▶ Problem details
Reproduce word for word the lines of the data from the line containing "channels: SDO/AIA 131" through the final line of the data, both included, omitting the pictures.
++++ Extracted entries
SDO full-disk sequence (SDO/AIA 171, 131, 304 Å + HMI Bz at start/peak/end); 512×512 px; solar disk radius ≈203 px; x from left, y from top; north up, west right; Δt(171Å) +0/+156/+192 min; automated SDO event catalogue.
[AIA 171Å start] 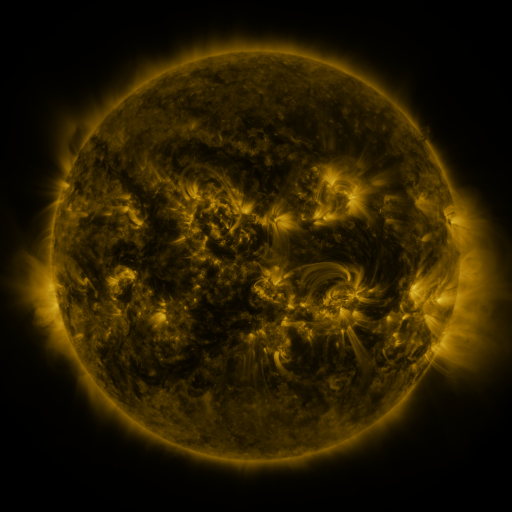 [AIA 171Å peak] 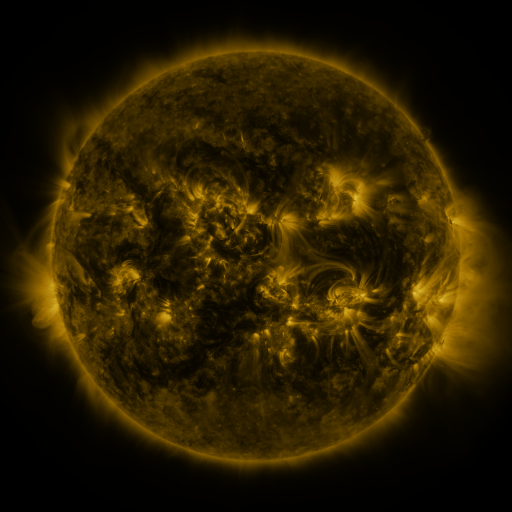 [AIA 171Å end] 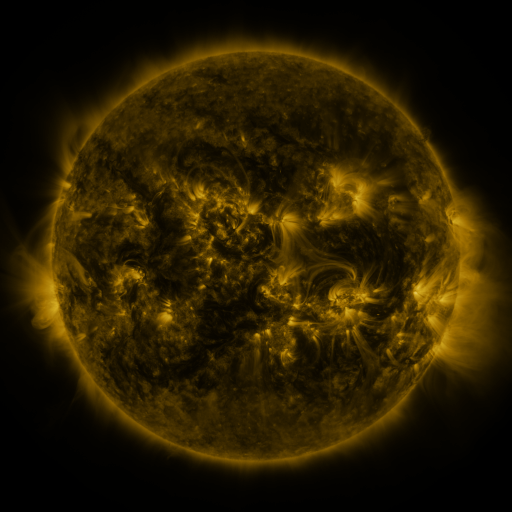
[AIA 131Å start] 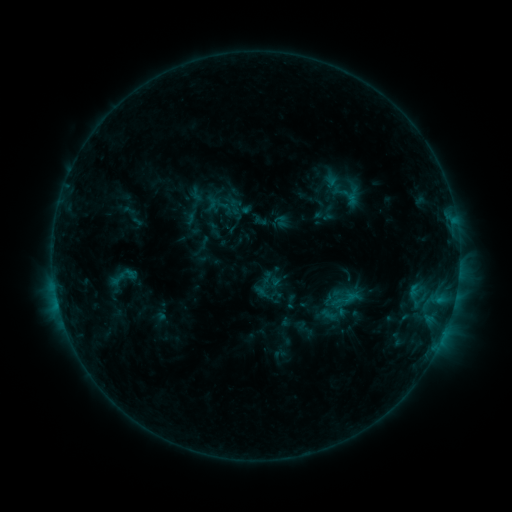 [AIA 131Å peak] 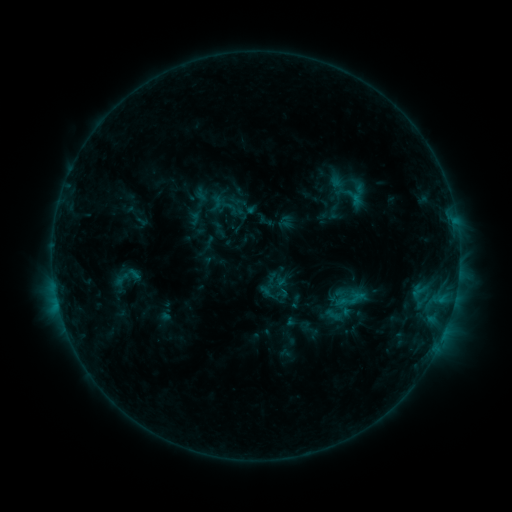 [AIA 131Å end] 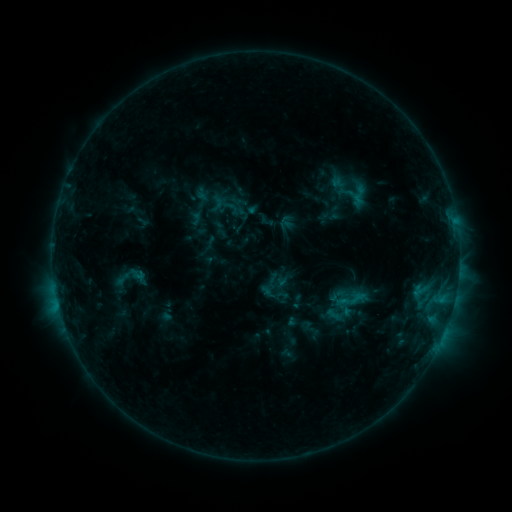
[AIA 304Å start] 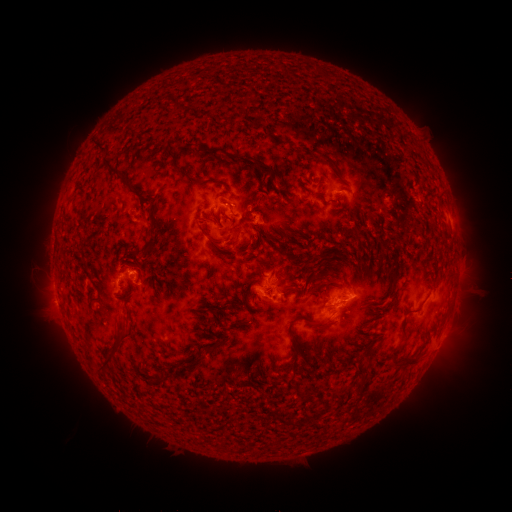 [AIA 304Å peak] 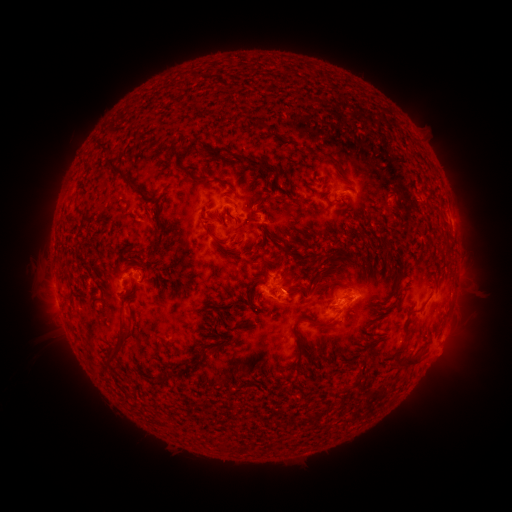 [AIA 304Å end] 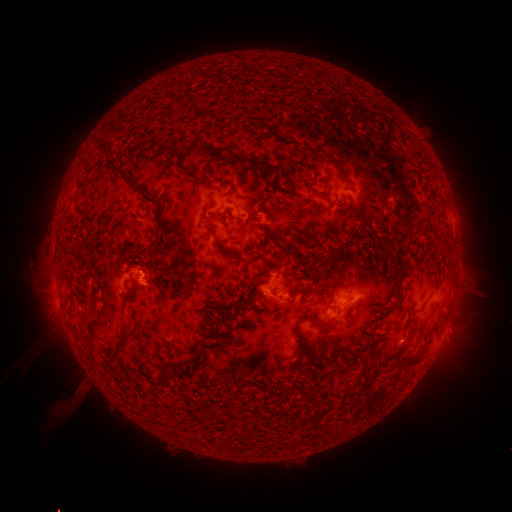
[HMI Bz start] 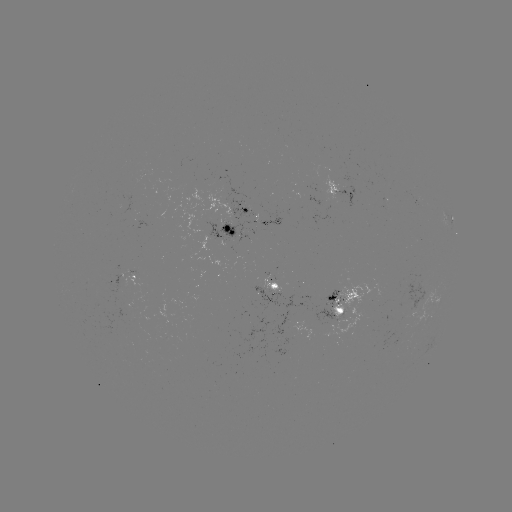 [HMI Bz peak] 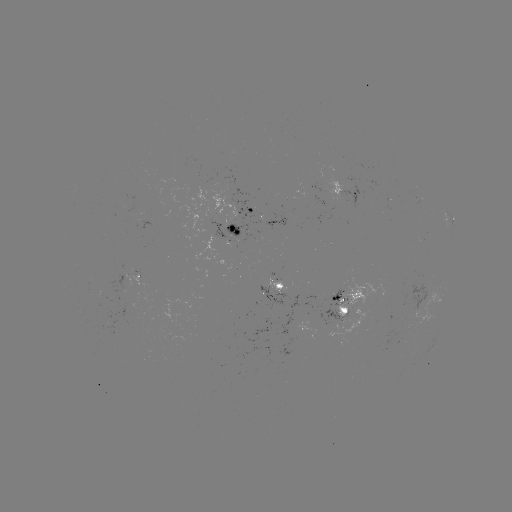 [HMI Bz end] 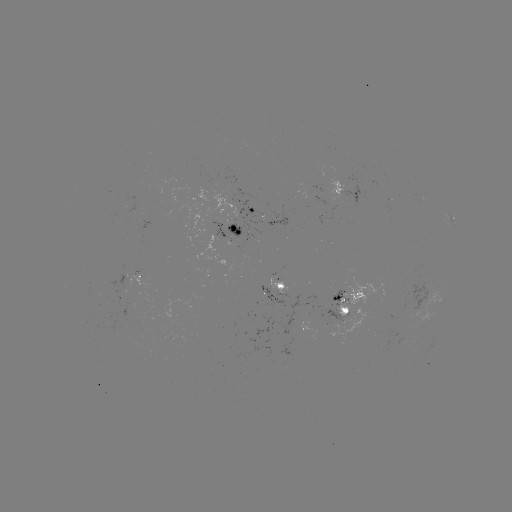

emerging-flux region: [410, 275, 428, 311]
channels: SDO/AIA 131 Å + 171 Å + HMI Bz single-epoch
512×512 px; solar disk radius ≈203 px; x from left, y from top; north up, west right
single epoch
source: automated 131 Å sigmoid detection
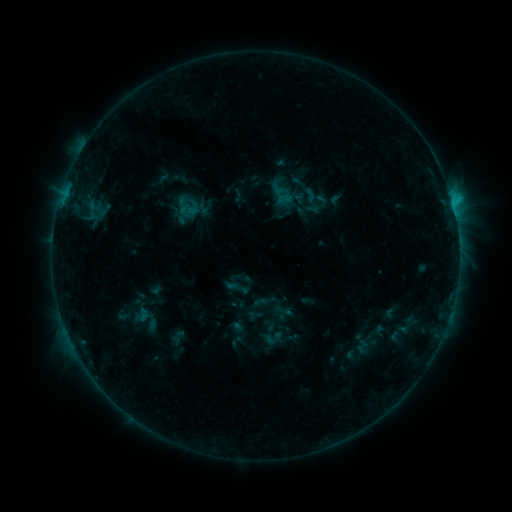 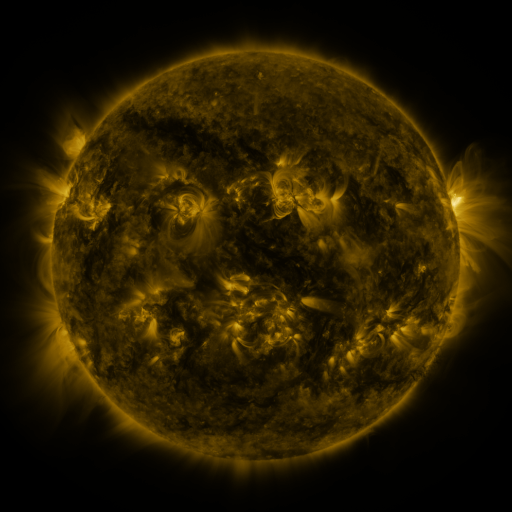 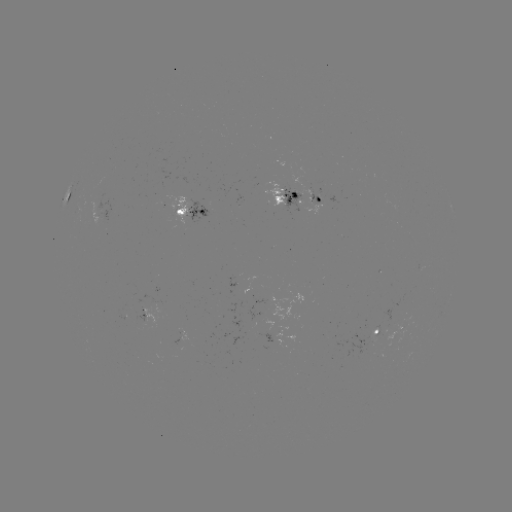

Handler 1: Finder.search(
++++++++
▶ Exercise result
channels: SDO/AIA 131 Å + 171 Å + HMI Bz single-epoch
512×512 px; solar disk radius ≈203 px; x from left, y from top; north up, west right
single epoch
source: automated 131 Å sigmoid detection

Handler 1: Finder.search(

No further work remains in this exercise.